Members of the farming industry opposed changes, while environmental groups backed the revisions by Obama.
Kristine Tidgren, Center for Agricultural Law and Taxation (CALT), says that these court fights over “waters of the U.S.” have gone on too long.
The Clean Water Rule was thought by states, agricultural, and industry members to be overbroad.
“Specifically, the way that 2015 rule defined tributaries and adjacent waters did not set clear limits. It created a new definition called neighboring waters. These new waters could be read to include wetlands that had not been regulated before. And it would include jurisdiction over ephemeral bodies that don’t have water in them most of the time. A big concern was that it expanded the definition of regulated wetlands,” Tidgren says.
In addition, the 2015 Rule was opposed by over half of the U.S. states, as they demanded to have jurisdiction over their own bodies of water and not the federal government.
For the record, here is how the EPA defines WOTUS: The “Waters of the United States” means the territorial seas, and waters which are currently used, or were used in the past, or may be susceptible to use in interstate or foreign commerce, including waters which are subject to the ebb and flow of the tide, according to the Environmental Protection Agency (EPA). This includes tributaries, lakes, and ponds, and impoundments of jurisdictional waters and adjacent wetlands.
The following are not “waters of the United States”: Artificially irrigated areas, including fields flooded for agricultural production, that would revert to upland should application of irrigation water to that area cease;
artificial lakes and ponds, including water storage reservoirs and farm, irrigation, stock watering, and log cleaning ponds, constructed or excavated in upland or in non-jurisdictional waters, so long as those artificial lakes and ponds are not impoundments of jurisdictional waters, according to EPA documents.
In 2017, then President Trump took action to repeal and replace Obama’s 2015 Rule.
Trump’s executive order stated, “It is in the national interest to ensure that the Nation’s navigable waters are kept free from pollution, while at the same time promoting economic growth, minimizing regulatory uncertainty, and showing due regard for the roles of the Congress and the States under the Constitution,” according to EPA documents.
The executive order directed the EPA and the Army to review the 2015 rule for consistency with the policy outlined in Section 1 of the order and to issue a proposed rule rescinding or revising the 2015 rule as appropriate and consistent with law. The executive order also directed the agencies to ‘‘consider interpreting the term navigable waters,” according to EPA.

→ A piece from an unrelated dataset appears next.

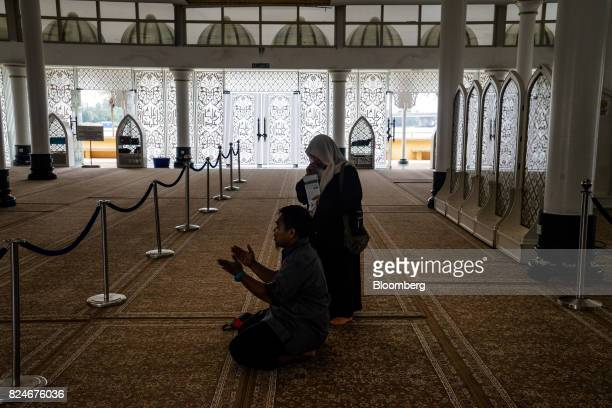 An imam explains the process of prayer to a visitor at the Crystal Mosque in Kuala Terengganu Terengganu Malaysia on Monday July 23 2017 With a...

More recently, on April 21, 2020, EPA and the Department of the Army (Army) published the NWPR in the Federal Register to finalize a revised definition of “waters of the United States” under the Clean Water Act. The rule became effective on June 22, 2020, and is currently being implemented by EPA and the Army across the country, according to EPA documents.
Until President Biden can create a new rule, the EPA and Army will use the pre-2015 rules, informed by the significant nexus test to determine if waters can be regulated under the Clean Water Act.
The significant nexus test requires a determination of whether wetlands or waters bear a significant nexus to traditional navigable waters. If so, they are jurisdictional. The test is difficult because it requires a case-by-case analysis.
Tidgren explains that the Clean Water Act has seen non-stop litigation since 2015, regarding the definition of the “waters of the U.S.”
“This has created much uncertainty for agriculture and industry. A consistent rule, left in place, would be helpful. The constant shifting makes it really difficult to know how to use your land,” Tidgren says.